(Extracted data entries)
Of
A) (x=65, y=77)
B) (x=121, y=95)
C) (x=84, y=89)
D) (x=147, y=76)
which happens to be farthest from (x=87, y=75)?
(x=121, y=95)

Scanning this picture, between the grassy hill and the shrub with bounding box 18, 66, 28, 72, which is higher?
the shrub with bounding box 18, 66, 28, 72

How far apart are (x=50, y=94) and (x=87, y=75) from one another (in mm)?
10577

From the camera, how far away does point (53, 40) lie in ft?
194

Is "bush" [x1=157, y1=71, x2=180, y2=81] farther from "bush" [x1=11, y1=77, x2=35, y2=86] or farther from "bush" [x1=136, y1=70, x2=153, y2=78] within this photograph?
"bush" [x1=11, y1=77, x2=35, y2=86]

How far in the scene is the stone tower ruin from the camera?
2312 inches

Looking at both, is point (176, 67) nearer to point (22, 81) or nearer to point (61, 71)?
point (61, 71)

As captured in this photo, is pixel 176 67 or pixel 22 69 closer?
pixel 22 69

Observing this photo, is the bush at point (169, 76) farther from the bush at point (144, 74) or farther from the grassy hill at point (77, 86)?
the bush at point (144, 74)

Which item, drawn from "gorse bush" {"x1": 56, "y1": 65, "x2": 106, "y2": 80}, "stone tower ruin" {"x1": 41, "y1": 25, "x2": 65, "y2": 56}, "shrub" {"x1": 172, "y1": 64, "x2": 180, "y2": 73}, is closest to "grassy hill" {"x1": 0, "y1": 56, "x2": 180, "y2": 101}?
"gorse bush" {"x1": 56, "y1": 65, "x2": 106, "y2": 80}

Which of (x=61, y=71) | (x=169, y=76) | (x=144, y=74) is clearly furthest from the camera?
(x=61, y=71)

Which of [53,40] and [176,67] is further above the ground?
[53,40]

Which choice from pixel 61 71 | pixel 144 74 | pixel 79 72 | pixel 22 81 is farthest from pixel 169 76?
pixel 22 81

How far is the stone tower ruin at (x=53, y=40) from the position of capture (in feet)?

Required work: Output the data from the line containing "Scanning this picture, between" up to and including the line containing "2312 inches" as a two-column CSV with the header text,answer. Give one row per text-and-answer pair, putting each value in a quoted field and replacing line breaks with spaces.

Output of the task:
text,answer
"Scanning this picture, between the grassy hill and the shrub with bounding box 18, 66, 28, 72, which is higher?","the shrub with bounding box 18, 66, 28, 72"
"How far apart are (x=50, y=94) and (x=87, y=75) from one another (in mm)?","10577"
"From the camera, how far away does point (53, 40) lie in ft?","194"
"Is ""bush"" [x1=157, y1=71, x2=180, y2=81] farther from ""bush"" [x1=11, y1=77, x2=35, y2=86] or farther from ""bush"" [x1=136, y1=70, x2=153, y2=78] within this photograph?","""bush"" [x1=11, y1=77, x2=35, y2=86]"
"How far in the scene is the stone tower ruin from the camera?","2312 inches"